_Stated task_. According to the passage on industrial democracy below, what did the Intercollegiate Socialist Society rename itself in 1919?

This tendency to couch ideas in the language of Americanism was
equally manifest among liberal reformers and labor leaders who were inclined
toward socialism. Sometimes individuals such as John Dewey, Florence Kelley,
Jane Addams,
Sidney Hillman, and Frederick Howe called themselves socialists, but more
often they did not. In Europe, they undoubtedly would have joined socialist or
labor parties. In America, though they flirted with socialism and sometimes
belonged to the Socialist Party, they generally preferred to keep the socialist
label at some distance from their politics. They remained Democrats and
Republicans or members of a third party that avoided the word
"socialism" in its title, usually by putting the more ambiguous
moniker, "progressive," in its place. They sought to describe their
political agenda in terms that communicated the substance but not the rhetoric
of socialism." This was true of the labor movement, too. By 1921, the
self‑styled "progressive" bloc within the AFL, which seemed
poised to oust Gompers
from the federation's leadership, had endorsed a "'sweeping program'
of 'government ownership and democratic control' of American industry."
Among their aims were the nationalization of railroads and coal mines, national
health insurance, the establishment of a labor party, and ironclad government
guarantees for the rights of workers to organize and bargain collectively with
their employers. But they preferred not to call this socialist agenda by its
real name."18
The phrase most commonly substituted for socialism‑other than
progressivism‑was industrial democracy. It seemed to be spoken everywhere
in the 1910s,
by a wide variety of speakers with diverse political agendas. For
shop‑floor radicals, it provided a justification for their radical
ambitions to wrest control of their workplaces from their foremen and
employers‑the first step, they imagined, toward working‑class
revolution. For more moderate trade '
unionists and middle‑class reformers, it symbolized an alternative
to revolution, a sharing of power between workers and employers that would
introduce at least some measure of democracy into punishing and autocratic mass
production regimes. It inspired all sorts of visions‑collective
bargaining, work councils, employee representation plans, stock distributions,
profit‑sharing, corporate parliaments‑of how industry might be
reconstructed in ways that increased the workers' sense of involvement, improved
efficiency, and enlarged employer profits. Even socialists found the phrase
irresistible. In 1919, the Intercollegiate Socialist Society changed its name to
the League for Industrial Democracy, and, by the mid‑1920s,
Norman Thomas, Debs's
successor as Socialist Party leader, found it a useful term for
describing the thorough transformation of society that he hoped his Socialist
Party would one day accomplish. 19
What made the phrase so attractive was the opportunity it gave its
advocates to link their controversial struggles to the revered American revolution.‑
In a favorite formulation, radicals and reformers alike argued that the
achievements of 1776, most notably the establishment of political democracy,
were in danger of being subverted by industrial autocracy. Only the extension of
democracy to industry could preserve the American experiment in freedom.
"Political Democracy is an illusion," declared Frank Walsh, a left
Progressive and chairman of the National War Labor Board, in 1918, "unless builded
upon and guaranteed by a free and virile industrial Democracy." In
1926, W. Jett Lauck,
an economist and longtime advisor to John L. Lewis, president of the
United Mine Workers, kept Walsh's idea alive with a book‑length treatise
on the inseparability of political and industrial democracy. And sure enough,
when American trade unionism revived in the 1930s,
Lewis, Lauck,
and others hailed it as a "great movement for industrial
democracy.""

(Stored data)
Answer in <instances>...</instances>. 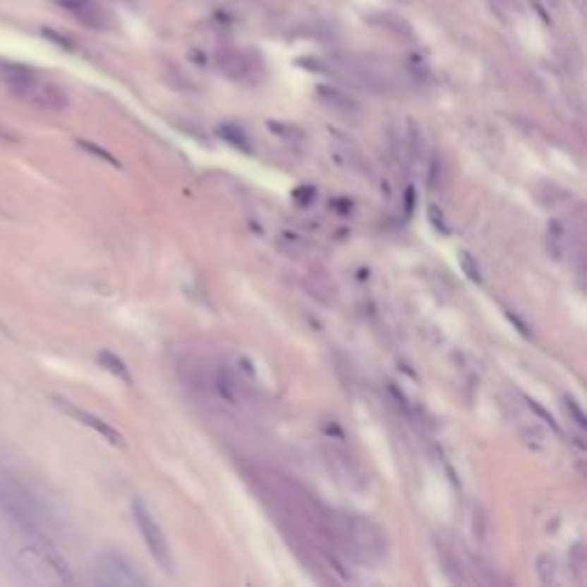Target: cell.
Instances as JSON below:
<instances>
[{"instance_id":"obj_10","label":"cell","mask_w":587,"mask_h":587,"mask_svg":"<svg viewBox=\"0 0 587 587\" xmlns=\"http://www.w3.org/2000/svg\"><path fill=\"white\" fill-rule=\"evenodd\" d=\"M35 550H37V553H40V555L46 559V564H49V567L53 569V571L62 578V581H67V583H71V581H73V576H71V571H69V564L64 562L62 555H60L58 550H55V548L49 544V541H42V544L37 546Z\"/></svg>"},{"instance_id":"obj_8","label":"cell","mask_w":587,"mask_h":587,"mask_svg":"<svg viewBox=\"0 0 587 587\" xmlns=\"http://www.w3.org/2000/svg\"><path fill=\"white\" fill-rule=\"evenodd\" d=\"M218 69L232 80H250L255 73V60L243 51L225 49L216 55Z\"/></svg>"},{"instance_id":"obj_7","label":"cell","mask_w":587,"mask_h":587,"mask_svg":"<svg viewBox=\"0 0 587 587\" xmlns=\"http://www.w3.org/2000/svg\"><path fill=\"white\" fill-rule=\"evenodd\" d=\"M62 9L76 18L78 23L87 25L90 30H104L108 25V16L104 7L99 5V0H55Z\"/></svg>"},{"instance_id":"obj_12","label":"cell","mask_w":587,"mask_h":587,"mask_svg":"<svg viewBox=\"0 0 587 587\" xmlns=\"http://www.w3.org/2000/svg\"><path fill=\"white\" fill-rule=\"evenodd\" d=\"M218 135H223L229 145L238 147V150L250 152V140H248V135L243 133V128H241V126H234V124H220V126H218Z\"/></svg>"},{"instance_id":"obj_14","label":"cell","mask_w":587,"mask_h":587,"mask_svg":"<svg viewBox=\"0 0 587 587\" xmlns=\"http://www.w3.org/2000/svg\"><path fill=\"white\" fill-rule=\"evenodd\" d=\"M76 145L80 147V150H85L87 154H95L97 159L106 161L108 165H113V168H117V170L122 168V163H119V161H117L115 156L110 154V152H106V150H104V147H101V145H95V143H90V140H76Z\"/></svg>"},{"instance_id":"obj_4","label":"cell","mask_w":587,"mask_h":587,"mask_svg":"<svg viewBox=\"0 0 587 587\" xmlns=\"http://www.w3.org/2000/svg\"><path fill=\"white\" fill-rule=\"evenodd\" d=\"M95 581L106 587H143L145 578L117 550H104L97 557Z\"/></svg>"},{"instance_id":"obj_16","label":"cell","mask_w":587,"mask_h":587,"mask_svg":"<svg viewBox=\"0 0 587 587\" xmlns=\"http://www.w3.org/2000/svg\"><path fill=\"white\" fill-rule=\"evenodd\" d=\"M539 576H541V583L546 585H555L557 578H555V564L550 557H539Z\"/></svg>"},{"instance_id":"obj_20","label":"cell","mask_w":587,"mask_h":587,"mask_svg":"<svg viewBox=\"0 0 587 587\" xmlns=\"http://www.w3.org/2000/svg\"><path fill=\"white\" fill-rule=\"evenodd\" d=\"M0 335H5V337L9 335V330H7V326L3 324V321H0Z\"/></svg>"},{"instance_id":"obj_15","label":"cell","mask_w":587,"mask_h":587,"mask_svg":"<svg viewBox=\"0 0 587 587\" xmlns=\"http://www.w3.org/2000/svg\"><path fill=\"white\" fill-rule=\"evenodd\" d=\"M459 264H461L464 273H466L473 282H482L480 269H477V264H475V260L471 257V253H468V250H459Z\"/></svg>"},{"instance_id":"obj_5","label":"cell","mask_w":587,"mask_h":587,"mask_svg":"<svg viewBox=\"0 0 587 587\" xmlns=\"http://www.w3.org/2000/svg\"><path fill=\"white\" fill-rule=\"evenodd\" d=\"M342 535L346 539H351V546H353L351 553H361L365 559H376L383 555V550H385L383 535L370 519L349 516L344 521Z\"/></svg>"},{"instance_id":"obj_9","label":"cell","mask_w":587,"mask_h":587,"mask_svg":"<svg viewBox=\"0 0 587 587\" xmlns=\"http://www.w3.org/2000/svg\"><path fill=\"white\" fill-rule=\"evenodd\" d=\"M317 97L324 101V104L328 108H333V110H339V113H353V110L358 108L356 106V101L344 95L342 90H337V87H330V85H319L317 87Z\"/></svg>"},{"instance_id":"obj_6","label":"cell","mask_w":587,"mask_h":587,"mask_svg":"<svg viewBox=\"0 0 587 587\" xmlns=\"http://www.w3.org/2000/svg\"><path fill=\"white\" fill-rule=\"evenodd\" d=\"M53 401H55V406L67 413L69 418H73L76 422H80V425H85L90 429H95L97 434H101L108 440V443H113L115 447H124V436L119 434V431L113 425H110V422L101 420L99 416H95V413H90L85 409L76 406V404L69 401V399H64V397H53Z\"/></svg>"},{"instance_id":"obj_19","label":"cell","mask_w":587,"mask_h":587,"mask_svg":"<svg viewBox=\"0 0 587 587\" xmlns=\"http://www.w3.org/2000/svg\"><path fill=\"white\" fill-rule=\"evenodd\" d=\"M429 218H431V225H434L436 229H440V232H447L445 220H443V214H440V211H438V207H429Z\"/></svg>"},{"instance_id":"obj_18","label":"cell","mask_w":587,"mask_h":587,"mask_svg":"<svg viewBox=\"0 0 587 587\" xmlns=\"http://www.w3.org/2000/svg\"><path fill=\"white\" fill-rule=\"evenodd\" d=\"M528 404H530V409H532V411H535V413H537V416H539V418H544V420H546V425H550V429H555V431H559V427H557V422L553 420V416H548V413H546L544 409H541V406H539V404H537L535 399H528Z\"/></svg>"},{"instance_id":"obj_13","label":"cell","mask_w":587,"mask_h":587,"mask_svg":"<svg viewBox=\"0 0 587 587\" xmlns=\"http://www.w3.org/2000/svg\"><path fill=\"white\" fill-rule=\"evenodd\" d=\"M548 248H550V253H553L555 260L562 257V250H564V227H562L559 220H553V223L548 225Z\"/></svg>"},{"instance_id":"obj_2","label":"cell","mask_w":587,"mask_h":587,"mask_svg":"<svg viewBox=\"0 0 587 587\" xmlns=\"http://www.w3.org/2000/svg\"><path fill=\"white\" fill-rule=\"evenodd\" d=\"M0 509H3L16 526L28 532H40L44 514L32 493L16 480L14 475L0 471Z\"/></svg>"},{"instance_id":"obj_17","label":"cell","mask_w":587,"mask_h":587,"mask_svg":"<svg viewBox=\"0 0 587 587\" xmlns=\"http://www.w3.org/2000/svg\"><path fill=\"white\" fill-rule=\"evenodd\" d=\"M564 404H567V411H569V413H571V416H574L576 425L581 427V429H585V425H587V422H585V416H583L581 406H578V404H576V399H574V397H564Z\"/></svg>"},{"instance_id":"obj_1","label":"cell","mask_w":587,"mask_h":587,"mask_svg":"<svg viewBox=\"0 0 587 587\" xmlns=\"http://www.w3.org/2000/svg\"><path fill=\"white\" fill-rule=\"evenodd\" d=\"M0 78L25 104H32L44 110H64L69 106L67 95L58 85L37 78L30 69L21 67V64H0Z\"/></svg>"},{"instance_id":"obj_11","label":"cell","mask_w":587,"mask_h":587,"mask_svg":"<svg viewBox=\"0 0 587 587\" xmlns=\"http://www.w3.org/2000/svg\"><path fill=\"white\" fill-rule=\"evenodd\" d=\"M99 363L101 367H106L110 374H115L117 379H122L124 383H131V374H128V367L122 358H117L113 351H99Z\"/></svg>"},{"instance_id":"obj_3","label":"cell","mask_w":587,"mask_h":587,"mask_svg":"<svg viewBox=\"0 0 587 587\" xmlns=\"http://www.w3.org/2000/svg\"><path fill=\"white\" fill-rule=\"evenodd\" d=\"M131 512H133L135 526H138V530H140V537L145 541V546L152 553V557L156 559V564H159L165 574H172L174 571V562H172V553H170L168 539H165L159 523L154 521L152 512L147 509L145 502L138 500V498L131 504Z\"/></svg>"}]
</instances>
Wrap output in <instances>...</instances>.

* * *

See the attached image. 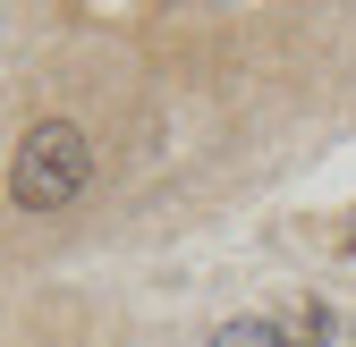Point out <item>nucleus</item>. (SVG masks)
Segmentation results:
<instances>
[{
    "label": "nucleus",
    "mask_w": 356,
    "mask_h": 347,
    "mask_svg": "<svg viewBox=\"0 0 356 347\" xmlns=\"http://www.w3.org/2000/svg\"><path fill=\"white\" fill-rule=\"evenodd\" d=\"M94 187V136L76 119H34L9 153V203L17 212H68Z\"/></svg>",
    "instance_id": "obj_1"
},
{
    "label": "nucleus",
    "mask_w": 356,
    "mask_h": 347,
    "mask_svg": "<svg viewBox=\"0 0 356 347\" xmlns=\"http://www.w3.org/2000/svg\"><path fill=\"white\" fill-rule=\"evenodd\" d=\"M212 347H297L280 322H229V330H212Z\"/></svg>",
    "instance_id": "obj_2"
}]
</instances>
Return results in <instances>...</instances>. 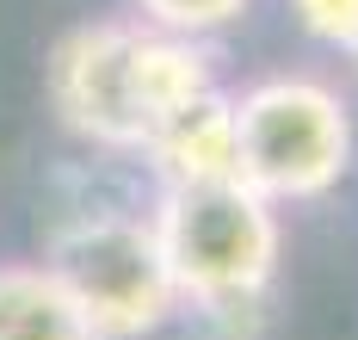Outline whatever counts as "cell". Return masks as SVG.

_Full solution_. The League for Industrial Democracy.